Three fusion events were identified between the subunits of tetrahydromethanopterin S-methyltransferase (Mtr), a key enzyme involved in methyl-coenzyme M formation (88). These include a singular fusion of subunit A to B in unclassified Thaumarchaeota (cluster 797.1), between subunit A and H in unclassified Archaea and between subunit A and F in 12 Methanococcales and 2 Methanocellales assemblies (cluster 797.2).
The Methyl-coenzyme M reductase (Mcr) enzyme is responsible for catalyzing the reduction of methyl group to methane through a reaction between coenzyme M and B (89). In the assembly of Methanoculleus marisnigri, its subunit A is split into two proteins (cluster 306.1). This finding is particularly important since the subunit is widely used for phylogenetic reconstructions (90), and proper recognition of fission events is crucial for accurate analyses.
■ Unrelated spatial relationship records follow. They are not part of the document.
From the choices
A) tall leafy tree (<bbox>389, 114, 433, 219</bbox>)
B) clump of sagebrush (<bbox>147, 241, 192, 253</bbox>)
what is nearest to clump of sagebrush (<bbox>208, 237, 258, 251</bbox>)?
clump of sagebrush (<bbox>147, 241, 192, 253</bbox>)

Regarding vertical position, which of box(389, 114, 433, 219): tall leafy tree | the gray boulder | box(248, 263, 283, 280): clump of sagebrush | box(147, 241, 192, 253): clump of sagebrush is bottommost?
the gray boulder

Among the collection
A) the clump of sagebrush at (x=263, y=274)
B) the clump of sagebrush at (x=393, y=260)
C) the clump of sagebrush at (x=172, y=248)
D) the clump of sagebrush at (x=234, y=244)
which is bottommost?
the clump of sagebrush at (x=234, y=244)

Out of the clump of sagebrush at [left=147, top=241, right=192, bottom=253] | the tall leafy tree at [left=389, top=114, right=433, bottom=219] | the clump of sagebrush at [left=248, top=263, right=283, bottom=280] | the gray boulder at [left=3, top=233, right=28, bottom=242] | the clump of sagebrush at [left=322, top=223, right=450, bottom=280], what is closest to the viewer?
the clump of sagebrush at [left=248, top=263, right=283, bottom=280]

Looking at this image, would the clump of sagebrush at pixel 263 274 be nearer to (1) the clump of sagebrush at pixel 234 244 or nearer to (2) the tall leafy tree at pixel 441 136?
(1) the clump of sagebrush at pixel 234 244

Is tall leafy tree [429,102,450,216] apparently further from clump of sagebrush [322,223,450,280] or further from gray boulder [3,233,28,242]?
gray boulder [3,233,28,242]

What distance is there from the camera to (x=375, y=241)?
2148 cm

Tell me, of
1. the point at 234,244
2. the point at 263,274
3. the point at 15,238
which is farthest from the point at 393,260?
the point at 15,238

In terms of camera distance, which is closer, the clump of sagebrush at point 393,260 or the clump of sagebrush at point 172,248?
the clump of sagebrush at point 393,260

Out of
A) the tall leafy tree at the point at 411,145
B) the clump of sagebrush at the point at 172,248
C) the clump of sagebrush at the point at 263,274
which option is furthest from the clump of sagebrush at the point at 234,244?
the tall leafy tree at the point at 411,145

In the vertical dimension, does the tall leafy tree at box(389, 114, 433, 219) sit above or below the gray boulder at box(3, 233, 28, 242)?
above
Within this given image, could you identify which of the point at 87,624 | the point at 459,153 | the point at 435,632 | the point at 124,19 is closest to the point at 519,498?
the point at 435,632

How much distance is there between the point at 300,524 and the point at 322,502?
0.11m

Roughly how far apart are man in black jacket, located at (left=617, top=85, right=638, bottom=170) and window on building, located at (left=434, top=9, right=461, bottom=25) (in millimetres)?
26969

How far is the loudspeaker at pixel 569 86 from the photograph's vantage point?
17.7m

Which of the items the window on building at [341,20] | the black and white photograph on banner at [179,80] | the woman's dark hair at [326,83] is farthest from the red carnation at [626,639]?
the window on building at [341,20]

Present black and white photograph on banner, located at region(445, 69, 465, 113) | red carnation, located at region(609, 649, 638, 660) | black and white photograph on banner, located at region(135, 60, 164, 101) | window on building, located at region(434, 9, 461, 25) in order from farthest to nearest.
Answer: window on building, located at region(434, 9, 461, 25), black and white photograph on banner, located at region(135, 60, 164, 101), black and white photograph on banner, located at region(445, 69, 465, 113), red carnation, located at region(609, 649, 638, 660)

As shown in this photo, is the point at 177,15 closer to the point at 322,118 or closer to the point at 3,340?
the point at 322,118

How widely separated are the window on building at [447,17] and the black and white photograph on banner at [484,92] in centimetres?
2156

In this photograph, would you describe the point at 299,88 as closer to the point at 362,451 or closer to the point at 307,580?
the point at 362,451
Finally, within the heterodisulfide reductase complexes (HdrABC and the HdrED present in cytochrome containing methanogens) that catalyze the reduction of coenzyme B (CoB) and M (CoM) (91, 92), several fusions between their subunits were identified (Table S2; Fig. S5). These are widely distributed across taxa, can involve more than two subunits, and may include fusion of duplications, as seen in the alpha subunit (HdrA). For instance, Ca. Thorarchaeota (16/18 assemblies) and Ca. Lokiachaeota (9/10 assemblies) have multiple copies of the hdrA gene per assembly (cluster 77). In all of these lineages, at least one of these HdrA proteins is the short version of the enzyme, having on an average of 650 amino acids. In addition, proteins resulting from a fusion of two HdrA domains are further fused with an F420-non-reducing hydrogenase iron-sulfur subunit D (mvhD) that is often attached to its C terminus (17/54 duplicated HdrA fusions) (cluster 77). These longer versions of HdrA proteins were identified to be in up to six copies per assembly. Except Thaumarchaeota where only in two assemblies four HdrA fusions were detected, a high number of fused HdrA domains are found within the TACK phyla. Methanogens, however, have only one or two HdrA copies in the cluster, most of them corresponding to the “canonical” shorter form or instead, fused with the mvhD domain.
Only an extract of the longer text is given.